* **Source extract**:
Kane In Your Corner: Family upset hospital misplaced patient

A Newark family wants to know how Newark Beth Israel Medical Center managed to lose track of their loved one for 10 hours, insisting that she was not in their hospital even as its doctors performed emergency

News 12 Staff

Nov 11, 2015, 6:09 AM

Updated 3,227 days ago

Share:

A Newark family wants to know how Newark Beth Israel Medical Center managed to lose track of their loved one for 10 hours, insisting that she was not in their hospital even as its doctors performed emergency medical procedures on the unconscious woman.
Geovanni Molina says his mother, Grisela Benitez, was rushed to the hospital at 9 a.m. last Monday after she had difficulty breathing. Paramedics said she appeared to have suffered a severe allergic reaction. That's when something went wrong. For the next 10 hours, despite repeated phone calls and personal visits, the family says Newark Beth Israel first insisted Benitez had never arrived at the hospital, then said she had been there briefly, but had been discharged by a doctor. All along, the woman was in the hospital being intubated and given emergency treatment.

* **Records**:
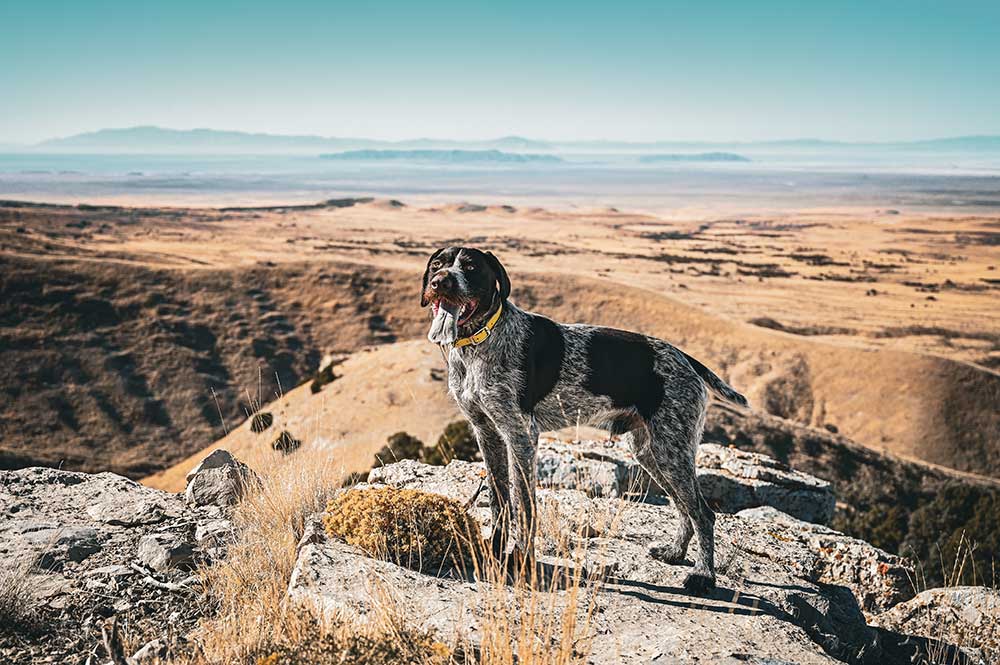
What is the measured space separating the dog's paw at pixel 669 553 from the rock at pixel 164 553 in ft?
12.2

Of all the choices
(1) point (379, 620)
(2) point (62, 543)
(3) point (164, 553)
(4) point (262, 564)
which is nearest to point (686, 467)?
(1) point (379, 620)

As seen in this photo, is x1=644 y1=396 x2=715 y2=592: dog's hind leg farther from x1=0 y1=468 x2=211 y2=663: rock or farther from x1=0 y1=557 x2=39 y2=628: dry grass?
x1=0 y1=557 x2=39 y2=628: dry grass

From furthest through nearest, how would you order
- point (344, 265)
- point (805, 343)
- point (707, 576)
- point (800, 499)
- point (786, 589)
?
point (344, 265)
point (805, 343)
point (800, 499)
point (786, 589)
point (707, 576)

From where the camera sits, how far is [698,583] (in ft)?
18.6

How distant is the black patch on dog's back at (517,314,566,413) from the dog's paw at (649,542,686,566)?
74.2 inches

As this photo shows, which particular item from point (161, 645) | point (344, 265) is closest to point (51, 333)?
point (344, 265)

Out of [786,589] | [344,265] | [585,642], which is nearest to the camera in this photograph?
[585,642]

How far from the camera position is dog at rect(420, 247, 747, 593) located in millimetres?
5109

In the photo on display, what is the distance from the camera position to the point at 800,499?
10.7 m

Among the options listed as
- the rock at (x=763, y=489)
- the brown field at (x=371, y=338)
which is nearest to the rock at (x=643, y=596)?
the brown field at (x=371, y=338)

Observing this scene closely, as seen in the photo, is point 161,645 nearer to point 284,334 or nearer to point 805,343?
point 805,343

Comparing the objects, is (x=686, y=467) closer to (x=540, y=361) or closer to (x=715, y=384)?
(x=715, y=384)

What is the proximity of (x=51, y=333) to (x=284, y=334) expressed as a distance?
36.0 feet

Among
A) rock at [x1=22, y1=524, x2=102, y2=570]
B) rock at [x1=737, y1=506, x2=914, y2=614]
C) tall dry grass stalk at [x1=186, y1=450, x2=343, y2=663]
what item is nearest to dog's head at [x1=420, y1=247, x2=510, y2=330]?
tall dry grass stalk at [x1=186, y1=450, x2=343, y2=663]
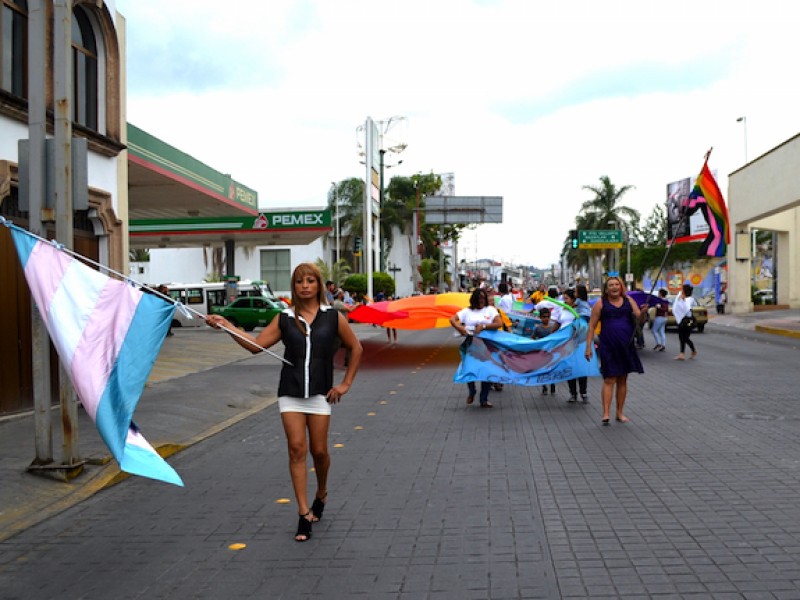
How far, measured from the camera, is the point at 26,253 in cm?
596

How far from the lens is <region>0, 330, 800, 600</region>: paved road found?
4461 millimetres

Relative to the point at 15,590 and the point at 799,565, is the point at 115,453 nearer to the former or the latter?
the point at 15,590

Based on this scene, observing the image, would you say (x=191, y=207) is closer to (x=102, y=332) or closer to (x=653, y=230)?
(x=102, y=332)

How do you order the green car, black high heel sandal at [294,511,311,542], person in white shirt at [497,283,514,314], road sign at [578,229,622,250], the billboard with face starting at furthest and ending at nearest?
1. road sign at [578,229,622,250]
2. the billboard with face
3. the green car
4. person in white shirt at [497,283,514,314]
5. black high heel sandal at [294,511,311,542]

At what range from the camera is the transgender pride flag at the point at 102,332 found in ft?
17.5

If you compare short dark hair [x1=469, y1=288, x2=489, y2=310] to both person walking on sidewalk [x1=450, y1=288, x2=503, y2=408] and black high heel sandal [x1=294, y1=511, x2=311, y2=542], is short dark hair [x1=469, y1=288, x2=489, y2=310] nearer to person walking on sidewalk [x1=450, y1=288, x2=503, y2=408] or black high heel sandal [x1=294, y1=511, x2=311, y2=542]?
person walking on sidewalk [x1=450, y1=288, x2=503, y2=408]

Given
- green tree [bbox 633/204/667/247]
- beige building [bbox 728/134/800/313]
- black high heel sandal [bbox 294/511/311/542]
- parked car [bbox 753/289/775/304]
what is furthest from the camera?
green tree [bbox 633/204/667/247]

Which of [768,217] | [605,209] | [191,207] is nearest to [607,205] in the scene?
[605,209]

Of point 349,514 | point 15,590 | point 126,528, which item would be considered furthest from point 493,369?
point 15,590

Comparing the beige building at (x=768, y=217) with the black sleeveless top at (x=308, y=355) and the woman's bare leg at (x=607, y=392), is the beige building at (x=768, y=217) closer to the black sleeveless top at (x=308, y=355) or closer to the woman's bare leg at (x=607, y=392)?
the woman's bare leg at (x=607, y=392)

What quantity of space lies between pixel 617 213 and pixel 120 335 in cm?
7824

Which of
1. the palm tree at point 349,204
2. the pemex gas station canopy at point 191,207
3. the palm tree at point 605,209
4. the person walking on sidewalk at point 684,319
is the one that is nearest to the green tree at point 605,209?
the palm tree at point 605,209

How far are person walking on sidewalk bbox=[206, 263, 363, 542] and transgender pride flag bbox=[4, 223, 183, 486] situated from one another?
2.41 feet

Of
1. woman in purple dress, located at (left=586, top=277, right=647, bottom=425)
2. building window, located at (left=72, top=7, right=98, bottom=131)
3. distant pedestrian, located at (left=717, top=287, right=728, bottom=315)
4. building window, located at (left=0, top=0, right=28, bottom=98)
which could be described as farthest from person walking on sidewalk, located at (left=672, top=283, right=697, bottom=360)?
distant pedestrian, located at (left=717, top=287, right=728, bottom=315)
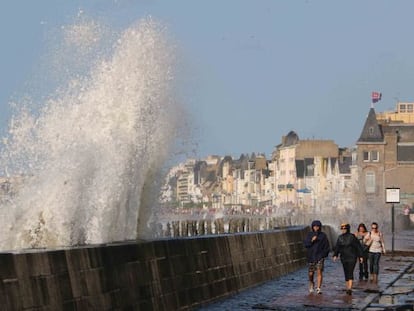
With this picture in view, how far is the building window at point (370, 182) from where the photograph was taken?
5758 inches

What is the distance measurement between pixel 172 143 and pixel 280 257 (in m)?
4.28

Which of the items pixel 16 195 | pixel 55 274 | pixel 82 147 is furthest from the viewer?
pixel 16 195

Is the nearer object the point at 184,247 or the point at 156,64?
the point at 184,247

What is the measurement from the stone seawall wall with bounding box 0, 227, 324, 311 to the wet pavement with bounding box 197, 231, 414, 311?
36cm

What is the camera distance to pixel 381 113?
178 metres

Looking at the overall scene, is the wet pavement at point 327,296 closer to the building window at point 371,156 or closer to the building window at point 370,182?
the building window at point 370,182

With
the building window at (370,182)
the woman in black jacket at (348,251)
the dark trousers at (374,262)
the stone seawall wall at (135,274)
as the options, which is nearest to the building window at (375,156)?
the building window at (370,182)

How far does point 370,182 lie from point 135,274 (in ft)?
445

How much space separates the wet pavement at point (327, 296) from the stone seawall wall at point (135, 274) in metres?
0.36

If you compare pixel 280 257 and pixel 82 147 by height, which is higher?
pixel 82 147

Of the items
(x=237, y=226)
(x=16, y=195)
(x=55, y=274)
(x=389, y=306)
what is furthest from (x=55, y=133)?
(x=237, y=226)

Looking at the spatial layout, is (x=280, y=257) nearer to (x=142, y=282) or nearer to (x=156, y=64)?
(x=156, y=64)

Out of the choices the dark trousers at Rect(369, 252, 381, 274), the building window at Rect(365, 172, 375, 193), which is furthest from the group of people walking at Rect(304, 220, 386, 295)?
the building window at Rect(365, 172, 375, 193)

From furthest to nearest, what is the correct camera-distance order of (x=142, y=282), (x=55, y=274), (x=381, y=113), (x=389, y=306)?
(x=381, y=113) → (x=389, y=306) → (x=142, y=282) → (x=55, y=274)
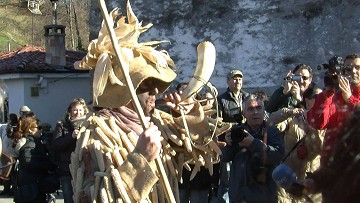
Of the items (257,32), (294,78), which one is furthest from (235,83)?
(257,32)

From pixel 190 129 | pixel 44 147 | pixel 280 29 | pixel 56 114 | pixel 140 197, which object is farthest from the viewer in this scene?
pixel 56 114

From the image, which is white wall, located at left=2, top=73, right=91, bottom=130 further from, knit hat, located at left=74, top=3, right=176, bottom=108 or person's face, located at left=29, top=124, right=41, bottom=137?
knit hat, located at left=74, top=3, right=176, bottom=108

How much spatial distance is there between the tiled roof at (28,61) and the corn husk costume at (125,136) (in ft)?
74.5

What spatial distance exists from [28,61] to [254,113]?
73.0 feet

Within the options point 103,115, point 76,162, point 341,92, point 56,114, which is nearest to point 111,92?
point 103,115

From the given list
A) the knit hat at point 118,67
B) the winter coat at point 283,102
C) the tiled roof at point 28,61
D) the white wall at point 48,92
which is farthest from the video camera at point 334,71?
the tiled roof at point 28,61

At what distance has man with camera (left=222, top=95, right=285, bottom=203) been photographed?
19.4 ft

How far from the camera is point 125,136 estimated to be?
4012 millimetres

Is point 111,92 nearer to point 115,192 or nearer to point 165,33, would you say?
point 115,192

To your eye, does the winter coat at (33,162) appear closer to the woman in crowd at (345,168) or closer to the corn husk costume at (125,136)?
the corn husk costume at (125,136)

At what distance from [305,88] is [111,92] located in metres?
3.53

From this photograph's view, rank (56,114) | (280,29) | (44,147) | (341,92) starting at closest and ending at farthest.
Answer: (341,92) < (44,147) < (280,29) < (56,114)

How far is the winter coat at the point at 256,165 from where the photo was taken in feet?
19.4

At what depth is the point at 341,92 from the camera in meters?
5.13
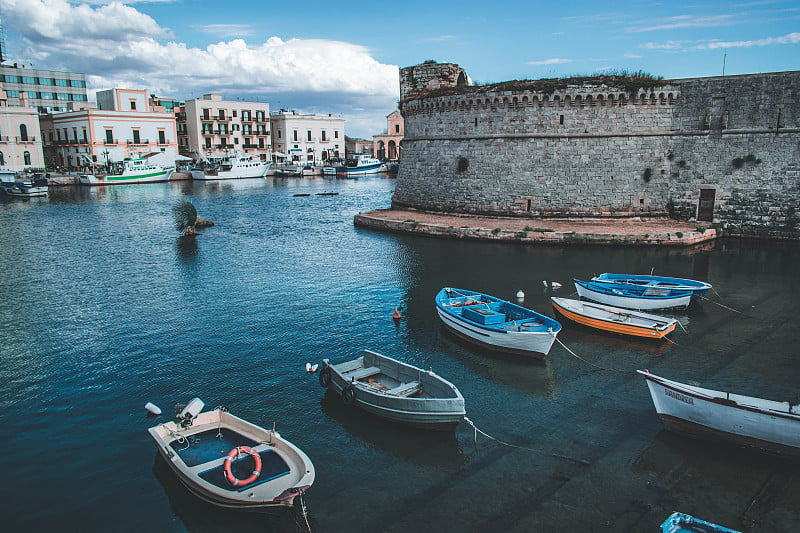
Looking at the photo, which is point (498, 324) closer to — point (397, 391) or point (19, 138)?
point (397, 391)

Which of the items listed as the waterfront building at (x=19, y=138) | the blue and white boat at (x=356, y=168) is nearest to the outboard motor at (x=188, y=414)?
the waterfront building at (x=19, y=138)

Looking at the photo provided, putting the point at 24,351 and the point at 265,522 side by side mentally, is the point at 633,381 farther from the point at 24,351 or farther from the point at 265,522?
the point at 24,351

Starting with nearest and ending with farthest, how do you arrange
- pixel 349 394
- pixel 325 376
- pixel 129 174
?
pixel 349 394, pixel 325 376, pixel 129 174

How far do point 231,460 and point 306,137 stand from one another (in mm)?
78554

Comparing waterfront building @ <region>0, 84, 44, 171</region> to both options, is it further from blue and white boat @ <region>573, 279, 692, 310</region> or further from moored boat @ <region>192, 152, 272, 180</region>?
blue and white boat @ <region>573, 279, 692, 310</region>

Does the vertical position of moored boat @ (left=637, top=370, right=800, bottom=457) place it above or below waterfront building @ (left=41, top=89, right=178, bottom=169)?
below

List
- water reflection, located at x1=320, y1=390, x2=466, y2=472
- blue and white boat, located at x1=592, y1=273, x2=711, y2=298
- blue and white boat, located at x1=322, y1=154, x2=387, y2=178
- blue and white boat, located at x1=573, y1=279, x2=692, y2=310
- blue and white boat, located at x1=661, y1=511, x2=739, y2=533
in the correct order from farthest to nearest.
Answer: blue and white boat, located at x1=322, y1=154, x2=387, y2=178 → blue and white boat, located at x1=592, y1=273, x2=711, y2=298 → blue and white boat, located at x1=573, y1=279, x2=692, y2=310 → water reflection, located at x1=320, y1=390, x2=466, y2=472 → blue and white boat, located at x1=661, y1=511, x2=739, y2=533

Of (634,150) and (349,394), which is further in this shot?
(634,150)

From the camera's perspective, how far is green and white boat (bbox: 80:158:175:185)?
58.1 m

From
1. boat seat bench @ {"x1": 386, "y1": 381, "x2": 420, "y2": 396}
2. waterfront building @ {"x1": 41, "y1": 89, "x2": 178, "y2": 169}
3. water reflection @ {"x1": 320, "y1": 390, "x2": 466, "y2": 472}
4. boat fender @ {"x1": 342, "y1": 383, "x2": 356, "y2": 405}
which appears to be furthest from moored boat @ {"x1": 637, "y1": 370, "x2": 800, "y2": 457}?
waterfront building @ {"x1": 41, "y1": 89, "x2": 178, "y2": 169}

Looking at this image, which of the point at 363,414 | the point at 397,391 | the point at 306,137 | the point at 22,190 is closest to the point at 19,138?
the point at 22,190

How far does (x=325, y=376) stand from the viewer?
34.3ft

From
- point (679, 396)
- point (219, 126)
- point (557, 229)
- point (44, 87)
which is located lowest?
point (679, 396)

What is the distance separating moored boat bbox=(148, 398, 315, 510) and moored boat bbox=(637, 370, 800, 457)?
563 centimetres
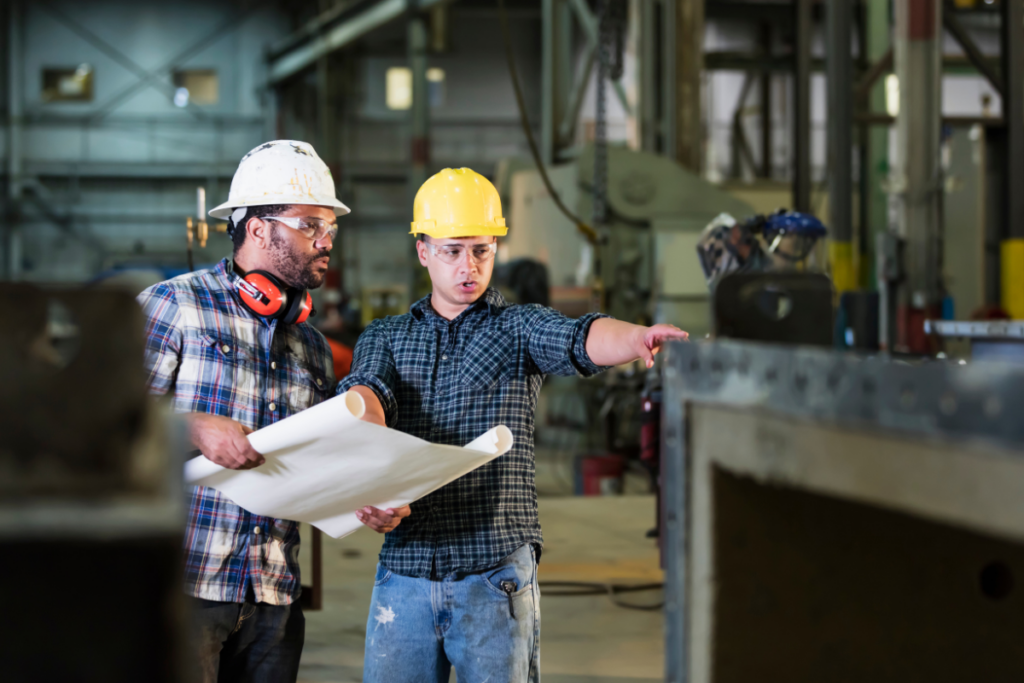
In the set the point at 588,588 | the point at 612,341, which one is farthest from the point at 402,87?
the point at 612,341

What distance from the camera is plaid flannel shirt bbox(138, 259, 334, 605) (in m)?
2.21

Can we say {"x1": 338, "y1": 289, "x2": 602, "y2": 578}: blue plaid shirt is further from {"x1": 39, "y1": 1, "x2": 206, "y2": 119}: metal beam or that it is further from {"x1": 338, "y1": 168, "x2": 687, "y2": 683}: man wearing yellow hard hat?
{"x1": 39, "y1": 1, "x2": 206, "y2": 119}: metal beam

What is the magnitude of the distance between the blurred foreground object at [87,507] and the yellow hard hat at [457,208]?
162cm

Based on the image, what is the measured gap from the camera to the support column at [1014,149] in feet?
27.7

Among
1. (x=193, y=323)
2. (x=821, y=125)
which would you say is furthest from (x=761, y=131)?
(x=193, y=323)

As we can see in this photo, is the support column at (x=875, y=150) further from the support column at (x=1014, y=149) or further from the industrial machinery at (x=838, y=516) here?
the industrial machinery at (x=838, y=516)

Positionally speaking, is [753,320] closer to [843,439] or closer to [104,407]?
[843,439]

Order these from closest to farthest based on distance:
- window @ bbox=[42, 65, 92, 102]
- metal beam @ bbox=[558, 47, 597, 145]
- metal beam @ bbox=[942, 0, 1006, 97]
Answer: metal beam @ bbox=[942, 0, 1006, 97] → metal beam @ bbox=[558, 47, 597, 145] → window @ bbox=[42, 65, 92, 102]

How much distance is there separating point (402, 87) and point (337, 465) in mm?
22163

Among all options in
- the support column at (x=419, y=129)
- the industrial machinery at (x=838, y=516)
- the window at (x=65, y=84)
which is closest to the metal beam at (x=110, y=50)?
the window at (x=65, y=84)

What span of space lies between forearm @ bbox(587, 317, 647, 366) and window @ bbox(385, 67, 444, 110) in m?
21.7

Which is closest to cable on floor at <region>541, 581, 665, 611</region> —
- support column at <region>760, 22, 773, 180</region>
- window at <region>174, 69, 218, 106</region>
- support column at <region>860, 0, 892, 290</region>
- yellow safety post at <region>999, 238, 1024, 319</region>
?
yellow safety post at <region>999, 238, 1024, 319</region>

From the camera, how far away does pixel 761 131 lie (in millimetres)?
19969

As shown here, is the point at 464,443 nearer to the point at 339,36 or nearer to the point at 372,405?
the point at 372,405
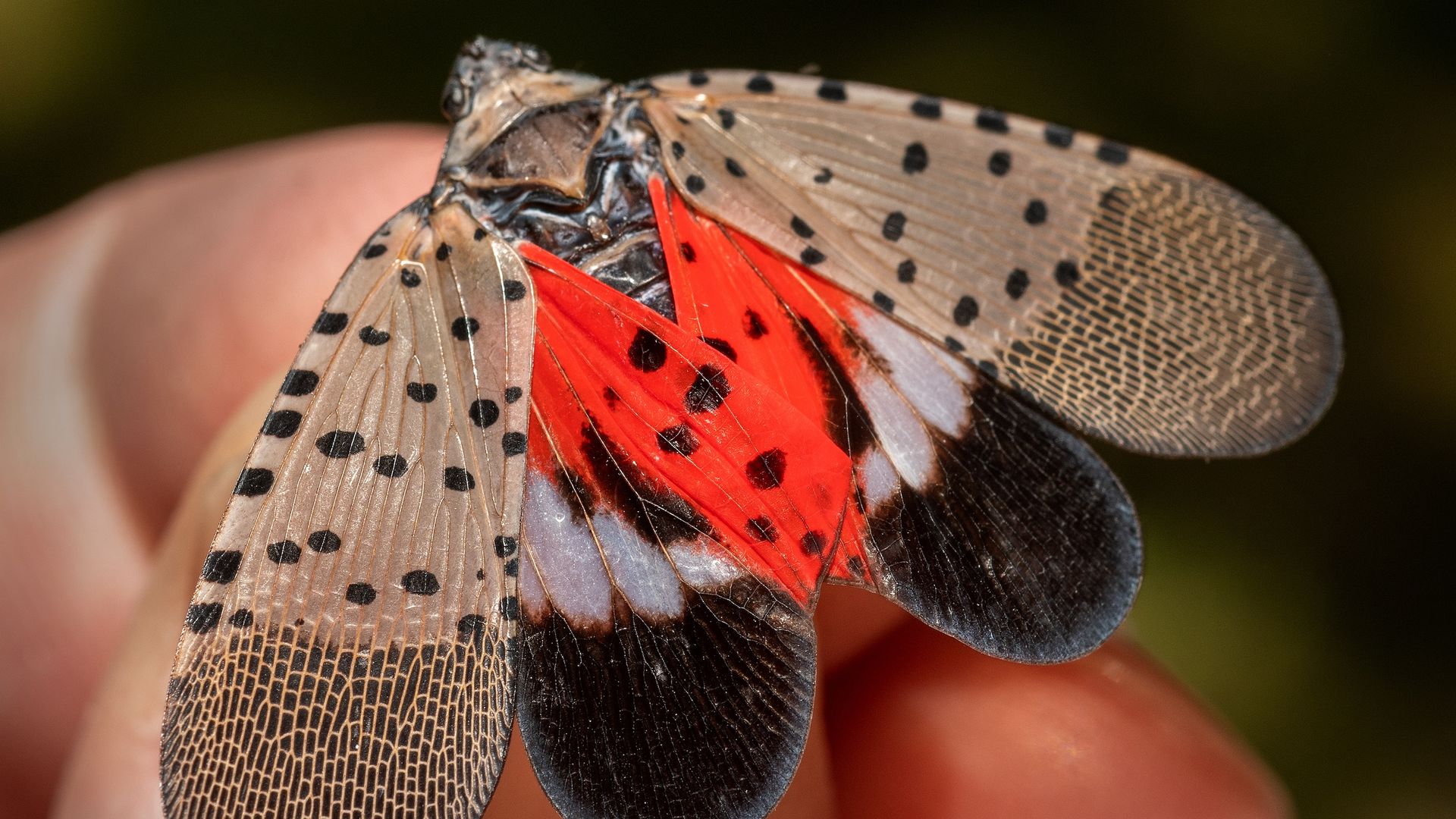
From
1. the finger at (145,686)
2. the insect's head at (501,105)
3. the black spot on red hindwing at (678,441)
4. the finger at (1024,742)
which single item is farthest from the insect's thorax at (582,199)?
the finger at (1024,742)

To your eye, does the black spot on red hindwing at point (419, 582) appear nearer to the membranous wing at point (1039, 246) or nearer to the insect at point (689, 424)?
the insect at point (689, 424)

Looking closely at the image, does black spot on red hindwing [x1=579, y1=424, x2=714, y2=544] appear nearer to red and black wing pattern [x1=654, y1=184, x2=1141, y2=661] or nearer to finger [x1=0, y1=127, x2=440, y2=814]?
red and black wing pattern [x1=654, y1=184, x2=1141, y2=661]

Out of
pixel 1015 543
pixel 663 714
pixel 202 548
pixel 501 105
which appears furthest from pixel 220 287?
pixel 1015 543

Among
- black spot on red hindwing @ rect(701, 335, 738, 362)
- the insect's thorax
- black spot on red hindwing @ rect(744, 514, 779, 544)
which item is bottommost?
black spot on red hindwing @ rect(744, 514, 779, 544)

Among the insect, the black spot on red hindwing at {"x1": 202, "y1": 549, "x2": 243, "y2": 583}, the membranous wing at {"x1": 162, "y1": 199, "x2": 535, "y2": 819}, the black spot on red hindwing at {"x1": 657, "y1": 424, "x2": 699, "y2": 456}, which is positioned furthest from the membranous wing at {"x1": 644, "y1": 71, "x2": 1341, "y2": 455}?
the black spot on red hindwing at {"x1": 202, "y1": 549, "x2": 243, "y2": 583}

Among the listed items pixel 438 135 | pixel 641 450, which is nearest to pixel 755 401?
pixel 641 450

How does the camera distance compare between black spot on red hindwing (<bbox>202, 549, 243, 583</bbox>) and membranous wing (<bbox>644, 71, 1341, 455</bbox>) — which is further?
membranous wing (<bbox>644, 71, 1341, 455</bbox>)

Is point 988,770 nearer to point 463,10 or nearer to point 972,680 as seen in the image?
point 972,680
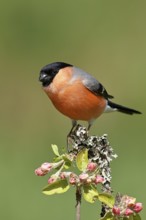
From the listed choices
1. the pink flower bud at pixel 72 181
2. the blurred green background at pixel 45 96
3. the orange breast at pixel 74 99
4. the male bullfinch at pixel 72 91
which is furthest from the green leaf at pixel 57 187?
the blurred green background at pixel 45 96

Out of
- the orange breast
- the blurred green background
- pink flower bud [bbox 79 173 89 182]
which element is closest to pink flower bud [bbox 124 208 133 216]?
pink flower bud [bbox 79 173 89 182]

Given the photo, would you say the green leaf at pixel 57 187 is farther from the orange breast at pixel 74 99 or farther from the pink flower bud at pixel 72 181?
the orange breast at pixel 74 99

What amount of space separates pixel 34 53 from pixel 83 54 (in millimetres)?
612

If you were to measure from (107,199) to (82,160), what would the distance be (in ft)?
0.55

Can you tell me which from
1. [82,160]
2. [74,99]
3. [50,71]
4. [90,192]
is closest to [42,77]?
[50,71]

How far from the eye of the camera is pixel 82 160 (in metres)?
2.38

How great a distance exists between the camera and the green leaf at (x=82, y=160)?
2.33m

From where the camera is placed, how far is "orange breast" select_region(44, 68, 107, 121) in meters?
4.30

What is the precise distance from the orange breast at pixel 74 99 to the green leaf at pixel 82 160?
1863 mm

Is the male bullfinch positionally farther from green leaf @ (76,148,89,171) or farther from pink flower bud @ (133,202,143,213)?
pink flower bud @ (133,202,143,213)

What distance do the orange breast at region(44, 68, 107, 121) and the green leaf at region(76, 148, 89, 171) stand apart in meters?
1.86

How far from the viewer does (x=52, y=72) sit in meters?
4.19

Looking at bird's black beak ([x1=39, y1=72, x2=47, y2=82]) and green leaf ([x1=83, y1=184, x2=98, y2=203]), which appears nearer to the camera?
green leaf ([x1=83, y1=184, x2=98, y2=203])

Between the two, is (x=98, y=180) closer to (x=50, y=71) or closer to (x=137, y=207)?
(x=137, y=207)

* **What is being asked**:
Return the part of the hospital story between "Nov 11, 2015, 6:09" and "the unconscious woman.", inclusive, copied word for word. The items are separate material and have nothing to do with the hospital story.

* **Response to this task**:
Nov 11, 2015, 6:09 AM

Updated 3,227 days ago

Share:

A Newark family wants to know how Newark Beth Israel Medical Center managed to lose track of their loved one for 10 hours, insisting that she was not in their hospital even as its doctors performed emergency medical procedures on the unconscious woman.